Yes, news flash: Congress controls what the minimum wage is. Who did you think it was, the valet parking team at Tony Roma's? And upping the minimum wage would affect wages. It has to. The word "wage" is right in it. Even George Bush could understand that. Maybe not. The point is, the elephant in the room is that no one can live on minimum wage, and that we are making a whole swath of our society - tens of millions of people - live like animals. So that the luckier segment can live with indulgences their parents never dreamed of.

Do you know that most upper-middle-class people nowadays never clean their own toilet or do their own laundry...until they go to rehab.

AFFLECK: Sometimes not even then.

MAHER: Adjusted for inflation, the minimum wage is actually lower than it was in 1968, the year George Bush graduated from Yale. And that is unforgivable! And the wage thing is bad, too.

People like to tell themselves that these immigrants do the jobs Americans won't do. Not true. Americans will pick fruit in the hot sun. But not at $5.15 an hour. Trust me. If some of these jobs paid real wages, your wife would be having sex with a Jewish gardener.

Americans want the contributions of the poor and the immigrant without having to actually see or be among them. Which is why I suggest, instead of building a wall on the border, we build a Wal-Mart. It would be 1,950 miles long, or the size of a normal Wal-Mart. And there would still be just the one register open. But it would solve this problem.

Because if we built this Wal-Mart exactly on the border, the Americans could come through the front door and shop, and the Mexicans could come through the back door and work. And then go home the same way at night, unless they got locked in. It is Wal-Mart.

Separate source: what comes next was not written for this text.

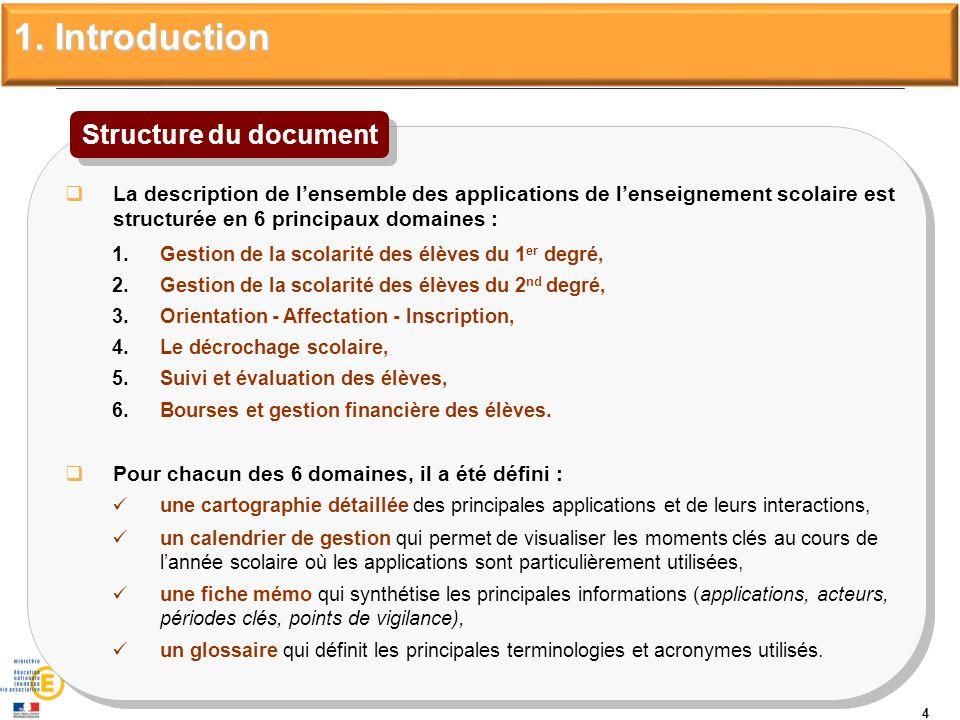 1. Introduction Structure du document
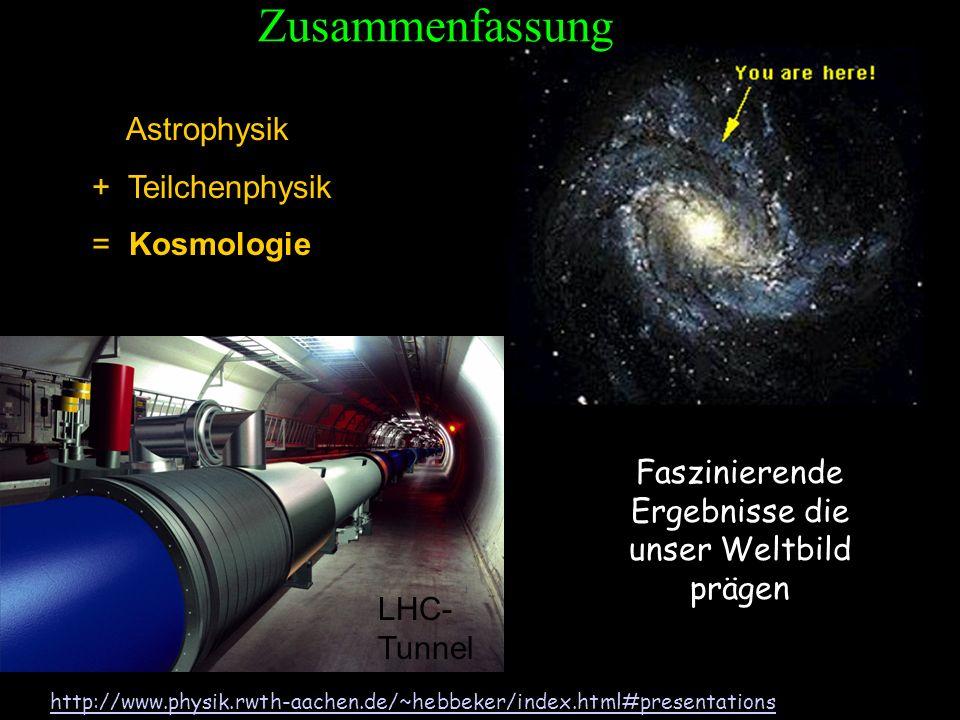 T.Hebbeker Zusammenfassung http://www.physik.rwth-aachen.de/~hebbeker/index.html#presentations Faszinierende Ergebnisse die unser Weltbild prägen LHC-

In summation, I am not saying that raising the minimum wage is going to solve the illegal immigration problem. That can only be solved by arming Lou Dobbs. But five bucks an hour in an America where the luckier ones spend that on a coffee, is a cruel joke. And if you don't believe me, do what I do. Listen to the voices of those poor souls who are making this paltry sum. Of course, I have to. They're my staff.

beastieangel01
04-12-2006, 11:05 AM
leave it to Ace and Enigma to debate/disect a subject to pieces....till the initial topic is lost in a swirl of dick waving.


Ha, my thoughts as well.

one thing i stand strongly for....is the withholding of healthcare to illegal immigrants AND thier children (regardless if they were born here), until they are naturalized and start paying taxes.
health care is not a charity system.

Although in some ways I agree with this, at the same time, should we deny them healthcare as they; cook our food, handle our food, etc?

Qdrop
04-12-2006, 11:12 AM
should we deny them healthcare as they; cook our food, handle our food..

and pay no income tax to pay back into the health care system....




yeah, i see where you are coming from...a health/safety issue...
i dunno. that's actually a pretty valid point.
nice.

beastieangel01
04-12-2006, 11:47 AM
Yeah I mean, I'm not saying that they SHOULD get free healthcare without paying taxes but at the same time... they are handling our food. Sick people and handling food is probably not a good idea ya know.

I don't know have an answer on how that should be remedied. It's just something to think about since I think it's pretty damned important that people should be healthy if they are handling food.